To do:
Repeat word for word the part of the retry semantics excerpt starting with "Retries are classified" and going on through "a duplicate file.".

Selected excerpt:
____________

The exact state-write ordering is defined by **[ADR-0001 — State Update Invariants](adr/0001-state-update-invariants.md)** (I1–I7). The pipeline source code references these IDs at the call sites.

---

## Retry semantics

Retries are classified by error type in [src/pipeline/retry.rs](../src/pipeline/retry.rs):

| Class | Examples | Retried? |
|---|---|---|
| `Transient` | connection reset, server timeout, S3 5xx | Yes — exponential backoff up to `tuning.max_retries` |
| `RateLimit` | 429, S3 SlowDown | Yes — backoff respects retry-after when present |
| `Fatal` | syntax error, auth failure, schema mismatch | No — bubble up immediately |
| `Unknown` | uncategorized | Yes — bounded retries with backoff |

A retried batch starts from the **same cursor position** as the failed attempt — see ADR-0001 I3 (Write Before Cursor). At-least-once delivery to the destination is therefore possible: on retry after a destination write succeeded but the cursor failed to advance, the same rows are written again, producing a duplicate file.

**Retry-safety per destination** is declared by `capabilities().retry_safe` — see **[ADR-0004 — Destination Write Contracts](adr/0004-destination-write-contracts.md)**:

| Destination | `retry_safe` |
|---|---|
| S3, GCS, Azure | `true` (no partial visible objects; safe to retry) |
| Local filesystem | `false` (a failed copy may leave a partial file; manual cleanup) |
| stdout | `false` (no commit boundary; retry produces duplicate/corrupt output) |

When retries occur against a non-retry-safe destination, the pipeline logs a `WARN` so operators see the mismatch.

____________

Records shown:
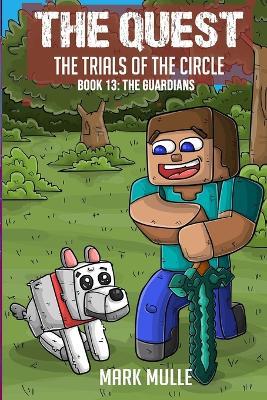 The Quest - The Trials of the Circle Book 13: The Guardians - Mark Mulle - cover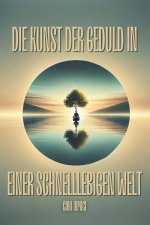 Die Kunst der Geduld in einer Schnelllebigen Welt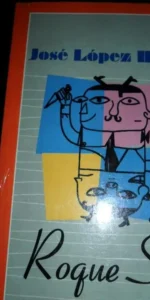 Roque six, José López Rubio, ed. Temas de hoy, precintado Roque six, José López Rubio, ed. Temas de hoy, precintado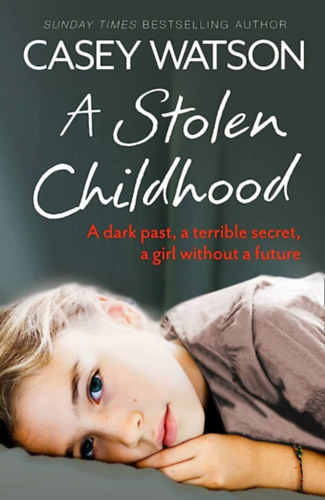 Casey Watson - A Stolen Childhood: A dark past, a terrible secret, a girl without a future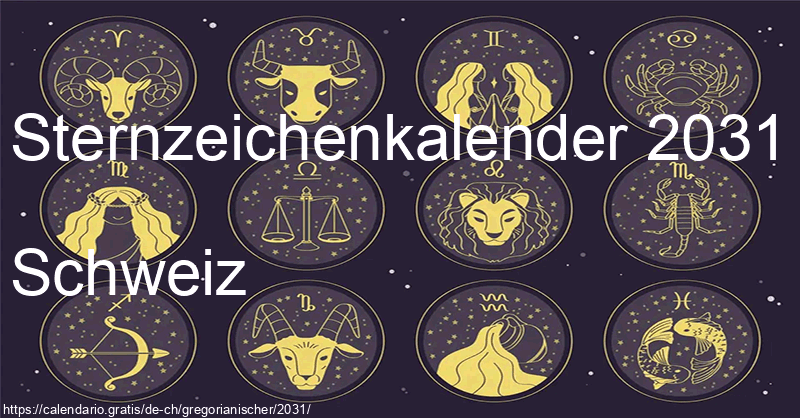 Tierkreiszeichen-Kalender 2031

____________

Answer section:
Retries are classified by error type in [src/pipeline/retry.rs](../src/pipeline/retry.rs):

| Class | Examples | Retried? |
|---|---|---|
| `Transient` | connection reset, server timeout, S3 5xx | Yes — exponential backoff up to `tuning.max_retries` |
| `RateLimit` | 429, S3 SlowDown | Yes — backoff respects retry-after when present |
| `Fatal` | syntax error, auth failure, schema mismatch | No — bubble up immediately |
| `Unknown` | uncategorized | Yes — bounded retries with backoff |

A retried batch starts from the **same cursor position** as the failed attempt — see ADR-0001 I3 (Write Before Cursor). At-least-once delivery to the destination is therefore possible: on retry after a destination write succeeded but the cursor failed to advance, the same rows are written again, producing a duplicate file.